Environmental Impact Assessment (EIA) has been developed as a critical component of the approach to achieving sustainable development. EIA originated in the United States of America and was subsequently adopted into the legislative frameworks of other countries, including member states of the European Union. It is therefore important to understand the EIA process – its background, stages and steps – and to be able to select, use and evaluate suitable techniques.
The aim of the course is to provide training in policies, principles, methods and application of EIA in the UK (EU) and worldwide. The course also aims to foster balanced judgement of the strengths and weaknesses of EIA.

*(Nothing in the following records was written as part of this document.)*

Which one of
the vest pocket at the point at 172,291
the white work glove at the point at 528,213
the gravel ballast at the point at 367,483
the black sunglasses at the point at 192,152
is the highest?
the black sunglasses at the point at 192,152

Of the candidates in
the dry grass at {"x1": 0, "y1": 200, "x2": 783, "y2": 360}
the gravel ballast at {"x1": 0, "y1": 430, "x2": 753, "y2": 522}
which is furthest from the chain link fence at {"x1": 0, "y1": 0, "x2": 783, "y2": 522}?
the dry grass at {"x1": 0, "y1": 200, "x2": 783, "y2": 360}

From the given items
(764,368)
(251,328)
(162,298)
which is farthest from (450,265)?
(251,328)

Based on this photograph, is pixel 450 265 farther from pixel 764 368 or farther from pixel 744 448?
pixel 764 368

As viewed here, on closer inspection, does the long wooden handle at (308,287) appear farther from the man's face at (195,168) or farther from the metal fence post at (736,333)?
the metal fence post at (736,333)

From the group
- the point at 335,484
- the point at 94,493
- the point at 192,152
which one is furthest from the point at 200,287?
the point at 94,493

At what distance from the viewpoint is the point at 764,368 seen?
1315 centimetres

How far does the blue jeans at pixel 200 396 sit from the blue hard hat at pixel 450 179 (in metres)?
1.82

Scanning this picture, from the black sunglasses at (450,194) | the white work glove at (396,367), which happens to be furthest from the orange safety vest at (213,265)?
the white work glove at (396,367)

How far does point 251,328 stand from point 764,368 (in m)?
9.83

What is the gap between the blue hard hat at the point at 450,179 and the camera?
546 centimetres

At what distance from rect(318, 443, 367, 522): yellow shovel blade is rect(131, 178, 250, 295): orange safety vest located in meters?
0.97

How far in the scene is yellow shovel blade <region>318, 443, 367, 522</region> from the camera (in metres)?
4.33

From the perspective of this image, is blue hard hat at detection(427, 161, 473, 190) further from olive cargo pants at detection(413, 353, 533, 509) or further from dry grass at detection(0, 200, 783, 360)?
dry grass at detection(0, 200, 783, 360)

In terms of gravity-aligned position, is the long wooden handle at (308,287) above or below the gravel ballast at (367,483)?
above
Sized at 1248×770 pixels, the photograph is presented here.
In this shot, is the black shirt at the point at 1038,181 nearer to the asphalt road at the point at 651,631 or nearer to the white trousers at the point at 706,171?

By the end of the course, you should be able to:
Explain the origins and development of EIA, including key policy drivers and statutes
Describe the different stages of the EIA process, the types of activity involved, and main participants
Explain the environmental effects of a selection of development types, taking account of the scientific evidence base
Critically review impact identification, impact analysis, and proposed mitigation measures in case studies
Describe the typical content and structure of scoping reports and environmental statements
Explain the role of EIA in the development planning consent process
Discuss the role of EIA in contributing to sustainable development, including its strengths and weaknesses
Contrast strategic environmental assessment (SEA) with EIA
Contribute effectively to the preparation and delivery of group presentations
Write concise reports of your own group work and that of others, including both factual content and thoughtful critique.
This course runs in weeks 31-35, and is scheduled in Thread 2, so may have contact hours in any or all of these times: Mondays, 14.00-18.00; Tuesday, all day; Friday, 14.00-18.00. If this is an optional course, there may also be contact hours on Wednesdays, 9.00-11.00.
Information on contact teaching time is available from the course guide.
1st Attempt: 1 written exam (50%), coursework (50%). Coursework consists of three reports on group exercises in ‘workshop’ sessions, intended to replicate a common type of professional work activity. The two-hour exam is a choice of two essay questions from at least four topics from any part of the course.
Resits: a second attempt is possible for the exam and each element of coursework, with the marks for passed elements being carried forward, depending on what was failed in the first attempt.
Workshop sessions will provide opportunities for student-student and student-tutor interaction. Formative assessment will be provided during these interactions through informal verbal feedback.
Each student will receive a mark and individual written feedback for each workshop report, and the class may receive generic feedback. Students who are identified as having difficulty in successfully completing the coursework will be invited to meet members of the course team to identify difficulties and discuss solutions.